We'll set `batch_size=32` so our model sees mini-batches of 32 samples at a time.

And we can transform our images using the transform pipeline we created above by setting `transform=manual_transforms`.

In [7]:
# Create training and testing DataLoaders as well as get a list of class names
train_dataloader, test_dataloader, class_names = data_setup.create_dataloaders(train_dir=train_dir,                                                        test_dir=test_dir,                                                           transform=manual_transforms, # resize, convert images to between 0 & 1 and normalize thems
batch_size=32) # set mini-batch size to 32

train_dataloader, test_dataloader, class_names

(<torch.utils.data.dataloader.DataLoader at 0x7b20f3277220>,
 <torch.utils.data.dataloader.DataLoader at 0x7b20f3276ef0>,
 ['pizza', 'steak', 'sushi'])

### 2.2 Creating a transform for torchvision.models (auto creation)
As previously stated, when using a pretrained model, it's important that your custom data going into the model is prepared in the same way as the original training data that went into the model.

Above we saw how to manually create a transform for a pretrained model.

But as of `torchvision v0.13+`, an automatic transform creation feature has been added.

When you setup a model from `torchvision.models` and select the pretrained model weights you'd like to use, for example, say we'd like to use:
```
weights = torchvision.models.EfficientNet_B0_Weights.DEFAULT
```
Where,

`EfficientNet_B0_Weights` is the model architecture weights we'd like to use (there are many different model architecture options in torchvision.models).

`DEFAULT` means the best available weights (the best performance in ImageNet).

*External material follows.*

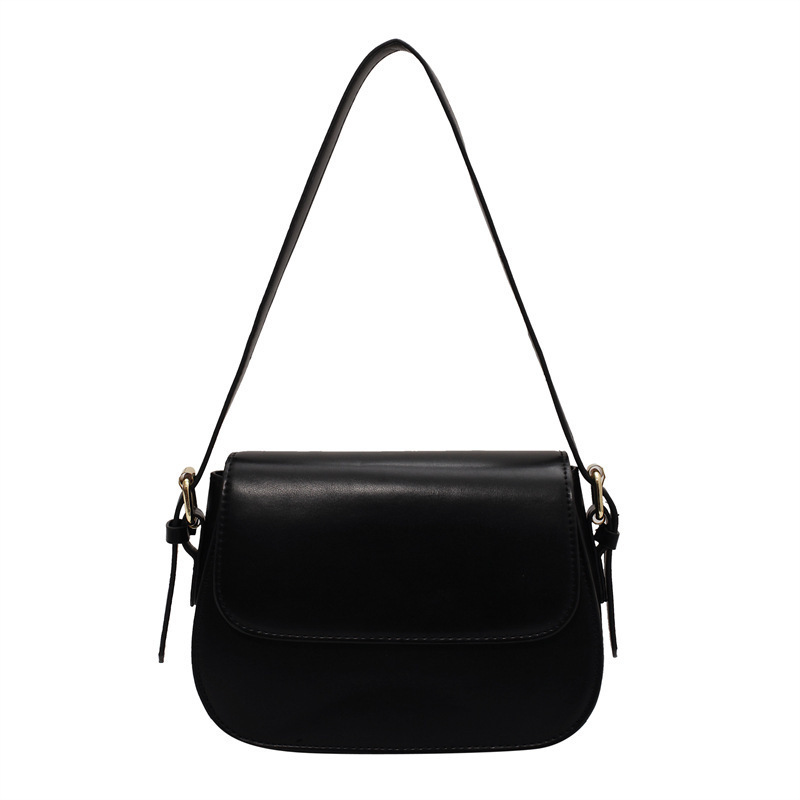 Small women's 2025 new trendy and fashionable temperament simple shoulder crossbody small square bag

>Note: Depending on the model architecture you choose, you may also see other options such as `IMAGENET_V1` and `IMAGENET_V2` where generally the higher version number the better. Though if you want the best available, `DEFAULT` is the easiest option. See the `torchvision.models` documentation for more.



In [8]:
# Get a set of pre-trained models
# .DEFAULT = best available weights from pretraining on ImageNet
weights = torchvision.models.EfficientNet_B0_Weights.DEFAULT

weights

EfficientNet_B0_Weights.IMAGENET1K_V1

In [12]:
# Get the transforms used to create our pretrained weights
auto_transforms  = weights.transforms()
auto_transforms

ImageClassification(
    crop_size=[224]
    resize_size=[256]
    mean=[0.485, 0.456, 0.406]
    std=[0.229, 0.224, 0.225]
    interpolation=InterpolationMode.BICUBIC
)

In [11]:
# Create dataloaders using automatic transforms
train_dataloader, test_dataloader, class_names = data_setup.create_dataloaders(train_dir = train_dir,test_dir = test_dir, transform=auto_transforms, batch_size=32)
train_dataloader, test_dataloader, class_names

(<torch.utils.data.dataloader.DataLoader at 0x7b20f3274b20>,
 <torch.utils.data.dataloader.DataLoader at 0x7b20f3276200>,
 ['pizza', 'steak', 'sushi'])

## 3. Getting a pretrained model

There are various places to get a pretrained model, such as:
1. PyTorch domain libraries
2. Libraries like `timm` (torch image models)
3. HuggingFace Hub
4. Paperswithcode

But how do you choose a model?

*Experiment! Experiment! Experiment!*

Four things to consider:
1. Speed - how fast does it run?
2. Size - how big is the model?
3. Performance - how well does it perform on your chosen problem space?
4. Deployment target -
  - Is it on device? (like a self-driving car)
  - or does it live on a server?

For our case, EffNetB0 is one of our best options in terms of performance vs size.